Scientists at Harvard Medical School have developed a hybridization-based DNA capture method that uses concatenated PCR products bound to a filter to enrich genomic regions of interest for sequencing.
The researchers claim that their method, published in Nature Methods this week, is less expensive and more flexible than existing array- or solution-based targeted enrichment methods, and does not require specialized equipment. They also demonstrate that it can be used both for SNP calling and detecting copy number variations.
The scientists are currently using their method in population studies for hypertrophic cardiomyopathy and high-density lipoprotein cholesterol levels, with the goal of sequencing targeted regions in several hundred subjects for each study.
The technique will likely be useful for studies that involve relatively small numbers of samples to search for causative mutations as a follow-up to genome-wide association studies, and as an alternative to PCR for sequencing small numbers of candidate genes, according to Matthew Bainbridge, a researcher at Baylor College of Medicine who was not involved in the study but has experience with capture arrays.
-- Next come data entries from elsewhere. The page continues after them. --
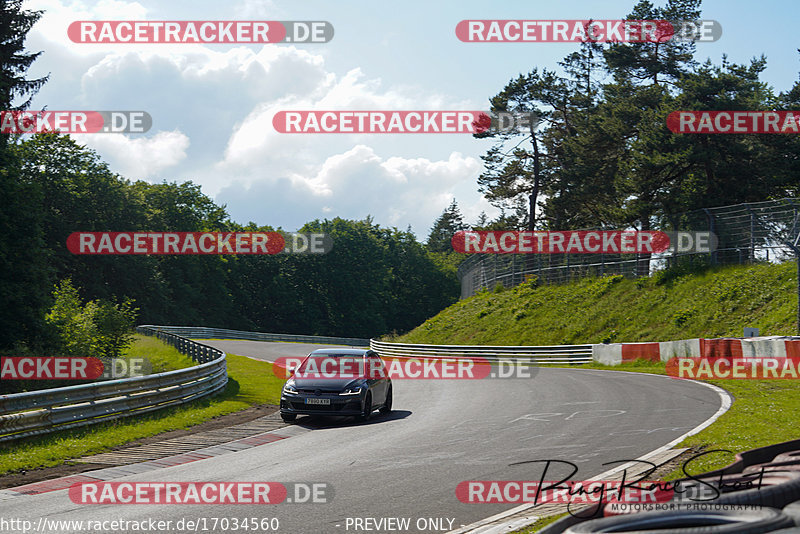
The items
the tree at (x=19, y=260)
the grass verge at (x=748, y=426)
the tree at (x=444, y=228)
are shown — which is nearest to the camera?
the grass verge at (x=748, y=426)

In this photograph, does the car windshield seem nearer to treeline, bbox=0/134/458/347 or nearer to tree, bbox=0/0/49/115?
tree, bbox=0/0/49/115

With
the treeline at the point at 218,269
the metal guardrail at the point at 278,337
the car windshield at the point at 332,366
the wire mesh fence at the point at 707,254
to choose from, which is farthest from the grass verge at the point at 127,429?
the metal guardrail at the point at 278,337

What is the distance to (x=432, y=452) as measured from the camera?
36.2 feet

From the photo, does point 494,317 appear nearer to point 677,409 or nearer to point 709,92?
point 709,92

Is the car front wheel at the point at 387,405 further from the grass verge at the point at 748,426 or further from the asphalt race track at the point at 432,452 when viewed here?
the grass verge at the point at 748,426

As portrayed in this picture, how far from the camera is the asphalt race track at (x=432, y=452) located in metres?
7.57

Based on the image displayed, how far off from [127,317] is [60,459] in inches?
904

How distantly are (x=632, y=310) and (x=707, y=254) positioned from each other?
4.99 m

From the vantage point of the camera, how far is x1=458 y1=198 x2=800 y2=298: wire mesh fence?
32.0m

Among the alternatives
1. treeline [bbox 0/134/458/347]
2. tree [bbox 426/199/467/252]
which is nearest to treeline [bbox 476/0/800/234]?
treeline [bbox 0/134/458/347]

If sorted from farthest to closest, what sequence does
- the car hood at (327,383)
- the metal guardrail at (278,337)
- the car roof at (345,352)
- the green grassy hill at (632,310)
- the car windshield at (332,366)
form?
the metal guardrail at (278,337) < the green grassy hill at (632,310) < the car roof at (345,352) < the car windshield at (332,366) < the car hood at (327,383)

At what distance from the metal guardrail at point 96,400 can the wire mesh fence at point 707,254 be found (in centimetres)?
1736

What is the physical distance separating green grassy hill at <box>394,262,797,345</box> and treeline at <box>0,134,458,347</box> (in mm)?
32237

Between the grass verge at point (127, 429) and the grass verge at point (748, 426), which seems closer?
the grass verge at point (748, 426)
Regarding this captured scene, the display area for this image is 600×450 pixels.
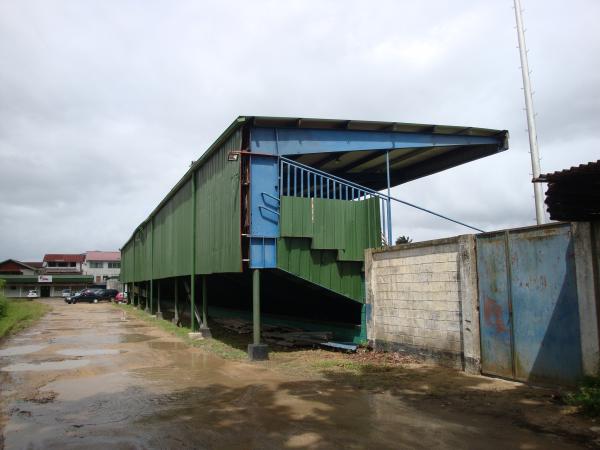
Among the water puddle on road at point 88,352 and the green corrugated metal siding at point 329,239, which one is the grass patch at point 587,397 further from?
the water puddle on road at point 88,352

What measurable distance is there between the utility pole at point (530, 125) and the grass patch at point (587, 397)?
6.93m

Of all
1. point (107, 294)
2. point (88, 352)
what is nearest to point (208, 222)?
point (88, 352)

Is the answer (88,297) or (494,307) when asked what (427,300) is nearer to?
(494,307)

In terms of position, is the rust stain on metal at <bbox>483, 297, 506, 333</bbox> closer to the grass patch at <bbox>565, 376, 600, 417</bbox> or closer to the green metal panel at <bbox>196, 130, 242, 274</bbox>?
the grass patch at <bbox>565, 376, 600, 417</bbox>

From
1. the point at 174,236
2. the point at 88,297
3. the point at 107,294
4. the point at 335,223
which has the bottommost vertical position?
the point at 88,297

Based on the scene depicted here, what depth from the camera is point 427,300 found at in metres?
9.80

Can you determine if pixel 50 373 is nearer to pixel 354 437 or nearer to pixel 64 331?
pixel 354 437

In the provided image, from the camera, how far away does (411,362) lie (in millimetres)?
9875

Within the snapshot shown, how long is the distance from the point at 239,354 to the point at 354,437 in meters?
7.15

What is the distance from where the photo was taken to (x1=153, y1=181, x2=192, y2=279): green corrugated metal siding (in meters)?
17.9

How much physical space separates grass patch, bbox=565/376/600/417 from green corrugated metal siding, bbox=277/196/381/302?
5895 mm

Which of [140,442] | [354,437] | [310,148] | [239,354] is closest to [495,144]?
[310,148]

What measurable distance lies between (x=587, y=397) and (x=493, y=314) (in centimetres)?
234

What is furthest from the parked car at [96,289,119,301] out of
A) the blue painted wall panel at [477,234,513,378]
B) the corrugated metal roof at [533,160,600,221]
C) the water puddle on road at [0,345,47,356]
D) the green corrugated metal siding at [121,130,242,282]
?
the corrugated metal roof at [533,160,600,221]
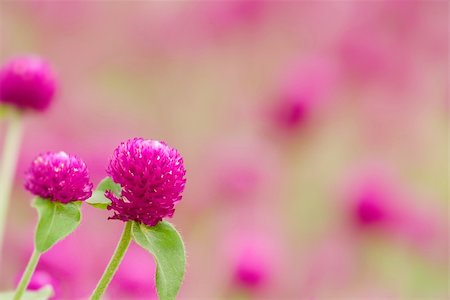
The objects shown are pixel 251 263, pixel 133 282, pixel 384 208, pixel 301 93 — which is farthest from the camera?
pixel 301 93

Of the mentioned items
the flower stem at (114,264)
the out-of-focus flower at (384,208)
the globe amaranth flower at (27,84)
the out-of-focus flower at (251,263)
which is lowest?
the out-of-focus flower at (251,263)

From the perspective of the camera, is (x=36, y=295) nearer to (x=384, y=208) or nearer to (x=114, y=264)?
(x=114, y=264)

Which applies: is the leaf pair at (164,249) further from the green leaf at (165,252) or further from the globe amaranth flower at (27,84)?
the globe amaranth flower at (27,84)

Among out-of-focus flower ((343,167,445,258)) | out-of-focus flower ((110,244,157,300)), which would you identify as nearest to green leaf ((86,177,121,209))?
out-of-focus flower ((110,244,157,300))

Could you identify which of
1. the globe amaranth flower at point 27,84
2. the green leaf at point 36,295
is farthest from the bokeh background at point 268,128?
the green leaf at point 36,295

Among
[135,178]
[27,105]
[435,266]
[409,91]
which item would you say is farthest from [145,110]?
[135,178]

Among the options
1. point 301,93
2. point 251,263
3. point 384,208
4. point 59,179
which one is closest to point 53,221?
point 59,179
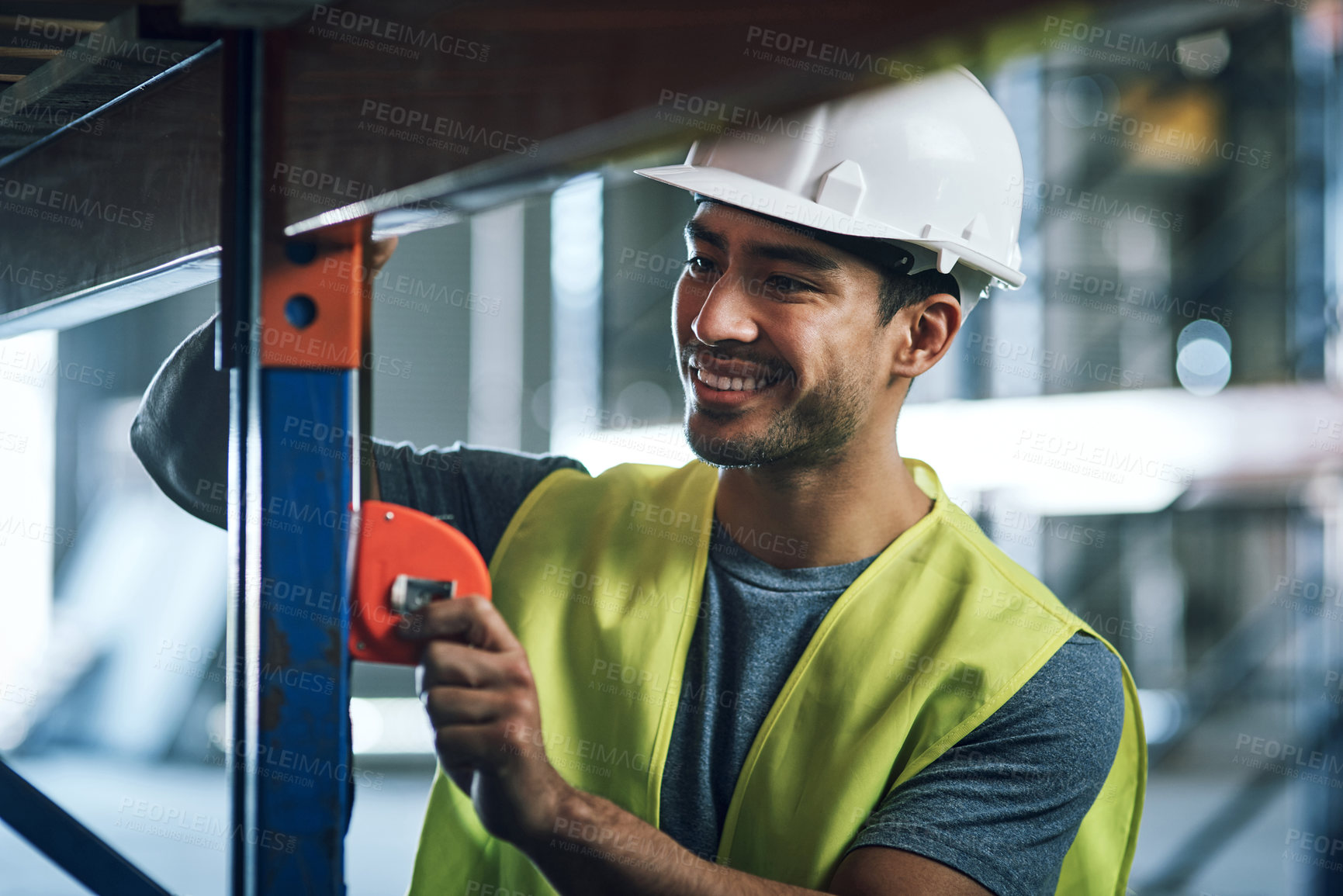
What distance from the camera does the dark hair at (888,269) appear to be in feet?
5.50

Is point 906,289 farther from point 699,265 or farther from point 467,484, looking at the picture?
point 467,484

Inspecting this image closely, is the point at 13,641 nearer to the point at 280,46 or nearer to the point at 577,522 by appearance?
the point at 577,522

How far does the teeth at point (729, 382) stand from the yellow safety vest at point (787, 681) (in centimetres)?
29

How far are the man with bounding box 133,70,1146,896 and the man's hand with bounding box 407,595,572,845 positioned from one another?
1.08 feet

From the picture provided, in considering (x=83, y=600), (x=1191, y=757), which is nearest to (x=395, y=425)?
(x=83, y=600)

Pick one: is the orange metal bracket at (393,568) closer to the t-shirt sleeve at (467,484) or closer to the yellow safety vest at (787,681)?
the yellow safety vest at (787,681)

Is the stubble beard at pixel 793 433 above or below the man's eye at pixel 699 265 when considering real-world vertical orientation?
below

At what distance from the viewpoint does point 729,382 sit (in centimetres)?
172

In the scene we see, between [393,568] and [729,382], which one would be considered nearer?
[393,568]

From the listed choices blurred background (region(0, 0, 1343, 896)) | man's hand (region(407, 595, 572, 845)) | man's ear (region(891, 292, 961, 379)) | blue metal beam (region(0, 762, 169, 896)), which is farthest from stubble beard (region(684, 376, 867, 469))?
blurred background (region(0, 0, 1343, 896))

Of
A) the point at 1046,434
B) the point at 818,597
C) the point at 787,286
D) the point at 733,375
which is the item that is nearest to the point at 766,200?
the point at 787,286

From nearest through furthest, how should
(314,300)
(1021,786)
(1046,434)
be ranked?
(314,300) < (1021,786) < (1046,434)

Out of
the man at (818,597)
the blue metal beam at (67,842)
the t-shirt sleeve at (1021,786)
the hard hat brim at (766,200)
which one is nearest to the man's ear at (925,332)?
the man at (818,597)

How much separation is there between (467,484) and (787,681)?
2.14 ft
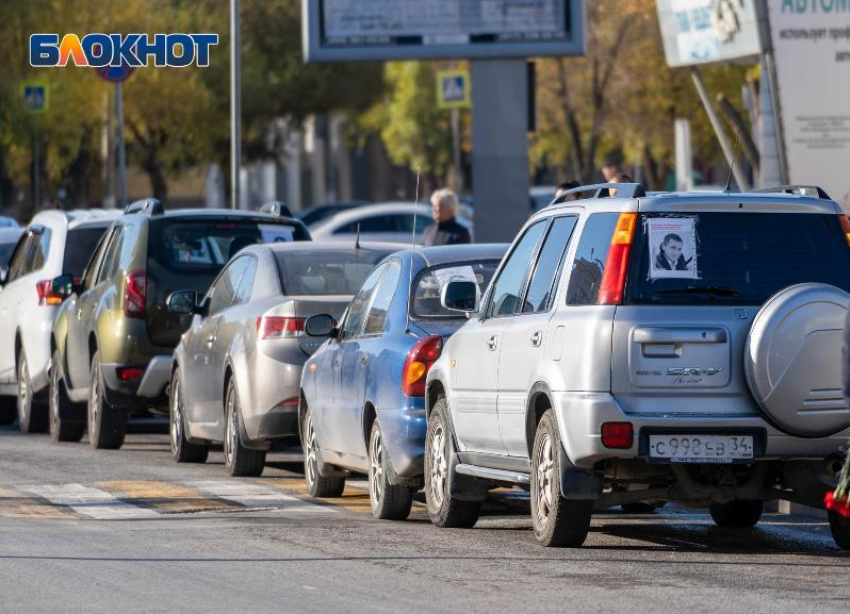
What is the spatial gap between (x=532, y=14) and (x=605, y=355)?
16106 mm

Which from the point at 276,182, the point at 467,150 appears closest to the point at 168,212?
the point at 467,150

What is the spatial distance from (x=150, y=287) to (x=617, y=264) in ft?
25.7

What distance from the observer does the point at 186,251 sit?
17.8 meters

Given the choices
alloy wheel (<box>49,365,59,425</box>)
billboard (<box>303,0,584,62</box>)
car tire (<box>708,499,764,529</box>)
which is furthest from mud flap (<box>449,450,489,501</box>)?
billboard (<box>303,0,584,62</box>)

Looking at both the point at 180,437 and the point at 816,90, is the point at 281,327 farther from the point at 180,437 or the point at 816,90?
the point at 816,90

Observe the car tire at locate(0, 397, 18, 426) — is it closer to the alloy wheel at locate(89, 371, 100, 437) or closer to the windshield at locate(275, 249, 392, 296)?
the alloy wheel at locate(89, 371, 100, 437)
It could compete with offers from several companies that are selling commercial hybridization-based DNA capture or enrichment methods, among them Roche NimbleGen, Agilent Technologies, and Febit (see In Sequence 2/24/2009 and 3/17/2009, and other article in this issue).
For their study, the Harvard researchers chose two discontinuous target areas, or "subgenomes," one comprising 184 HCM targets within 54.7 kilobases, another one totaling 323 HDL targets in 60.1 kilobases. After amplifying the target sets, ligating them into concatemers, and amplifying them, they bound the products to nitrocellulose membrane filters where they served as "subgenomic traps."
They then used them to capture DNA from two pools, each consisting of four bar-coded DNA libraries, and sequenced it using a single flow cell lane on the Illumina Genome Analyzer.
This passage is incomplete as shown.